The Artists’ Artists

Artists for Art’s Sake contacted a group of international artists to find out which exhibitions in the United States, were in their eyes, the very best of 2008.



HAIM STEINBACH

Shelly Silver, in complete world (screened at the Museum of Modern Art, New York)

It’s easy to feel alienated from one’s fellow citizens; it’s not easy to combat that alienation. But Silver does. Her film in complete world weaves together street interviews with a hundred or so New Yorkers; ages, accents, styles, and races mix as people respond to questions like, Are you satisfied? and, Are we responsible for the government we get? Deceptively simple in its formal rigor, the film focuses on timbres of voices and shapes of faces, investing without reservation in the extended, non-sound-bite take in which all the strangeness, pathos, tang, and perspicacity of demotic speech unfolds. Spliced between the interviews, black screens backed by city sounds both link and separate the speakers; the city is a matrix, but all will be drowned out if we don’t listen carefully. If neither avant-garde silence nor infotainment cacophony can help us now, maybe what we need is Silver’s skeptical but tender vérité.


JACK PIERSON

Daniel McDonald, “Bohemian Monsters” (Broadway 1602, New York)

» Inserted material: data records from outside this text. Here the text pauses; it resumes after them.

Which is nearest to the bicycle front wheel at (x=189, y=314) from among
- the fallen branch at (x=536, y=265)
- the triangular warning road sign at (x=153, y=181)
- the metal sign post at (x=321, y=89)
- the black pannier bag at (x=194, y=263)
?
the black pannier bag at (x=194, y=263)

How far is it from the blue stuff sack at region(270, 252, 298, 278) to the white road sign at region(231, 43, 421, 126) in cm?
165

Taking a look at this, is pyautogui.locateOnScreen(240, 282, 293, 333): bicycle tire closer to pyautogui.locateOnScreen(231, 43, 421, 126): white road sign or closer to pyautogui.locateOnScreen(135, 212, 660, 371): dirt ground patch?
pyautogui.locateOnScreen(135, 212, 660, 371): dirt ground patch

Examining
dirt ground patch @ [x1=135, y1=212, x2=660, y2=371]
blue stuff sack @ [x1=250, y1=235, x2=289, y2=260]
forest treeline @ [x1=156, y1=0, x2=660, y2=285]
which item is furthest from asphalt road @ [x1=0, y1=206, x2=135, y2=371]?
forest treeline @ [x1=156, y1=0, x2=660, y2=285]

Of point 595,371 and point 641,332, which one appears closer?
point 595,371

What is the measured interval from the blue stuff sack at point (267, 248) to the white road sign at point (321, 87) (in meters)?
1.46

 I read this show of miniature tableaux as an elaborate storyboard for a miniseries that Douglas Cramer might have produced about the East Village—Valley of the Dolls set on the LES and in Echo Park rather than Midtown and Bel Air. Washed-up movie monsters in roles of our favorite avant-garde types. Is the Bride of Frankenstein playing Kembra Pfahler? Is the Wicked Witch of the West playing Tabboo!? Who’s the Mummy supposed to be, Rob Pruitt? That’s me in the corner (Michael Stipe’s show at Rogan being another favorite of the year). Beyond wry social satire and attention to craft, there was an astute politics at work in what was McDonald’s first solo show.

 

 

TREVOR PAGLEN

“ Some Dry Space: Michael Light”( Nevada Museum of Art, Reno, NV)

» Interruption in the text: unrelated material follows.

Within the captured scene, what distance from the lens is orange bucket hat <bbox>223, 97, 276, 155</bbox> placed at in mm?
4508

Light’s survey of the West, predominantly shot from a self- piloted airplane using techniques descended from early military reconnaissance photography, delivered a bird’s eye view of the persistent “frontier”. For this exhibition, in an oversize handmade book resting on a tripod ( rather than on a pedestal), an inverted wall size photograph of a Los Angeles cityscape shot directly into the sun, and in photographs of endless Wyoming coal mines, California oil fields, hallowed out Utah mountains and vast desert landscapes portrayed with vertigo inducing tilted aerial perspectives, Light offered a nonfiction metaphor of the shock and awe violence characterizing American frontiers’ past, present and future.


 

KEREN CYTTER

Ryan Trecartin( Youtube)

Trecartin posts his videos on YouTube under the name Wian Treetin. This year he added the I BE-AREA, which I like for its vibrant colors, special effects and editing- though it’s too long for my taste. My favorite is( Tommy Chat Just Emailed Me), 2006. It’s a short video that shifts from girls on the internet, to girls on the phone, to girls inside the internet. Tommy is, I think, the protagonist, even though he’s hardly mentioned. Actually, maybe Tommy isn’t the protagonist. Maybe there are two protagonists: sound and image. Though both are subjected to Trecartin’s arsenal special effects, the video still comes across as one homogeneous piece. That’s what inspires me the most.


LISA LAPINSKI

Larry Johnson (Patrick Painter, Los Angeles)

In one photograph, a beam of ghostly, pure white light streams from a crisply hand-rendered line drawing of a now-obsolete slide projector. A kind of spirit photography is evoked by the palette of shadowy black-and-white, which in other works is supplanted by the high-key lighting of pornography. In full color, the hand of the artist is photographed simultaneously fucking and erasing, with a pencil, a sketch of a clearly pleased and rather unburdened cartoon donkey. What, exactly, is submission in this image? That the animal alludes to the stung-to-death donkey from Luis Buñuel’s Land Without Bread only adds to my nervous affection for the artist.

 

 

ANDREA BOWERS

“Black Panther: The Revolutionary Art of Emory Douglas” (MoCA Pacific Design Center, Los Angeles)

Former minister of culture for the Black Panthers and art director of its paper from 1967 until 1980, Douglas applied the ethos of his party’s motto—“A thing is only good when it brings real benefit to the people”—to his art. Committed to social justice, he represented the poor with dignity while aggressively attacking their oppressors through his aesthetically compelling and formally innovative illustrations, collages, posters, and drawings. Exhibited at this moment in our history—when an African American stood poised to win the presidency of a country at war not only abroad, but against its own citizens’ constitutional freedoms—Douglas’s output seems as relevant and politically astute today as it must have during the momentous and contradictory times that produced it.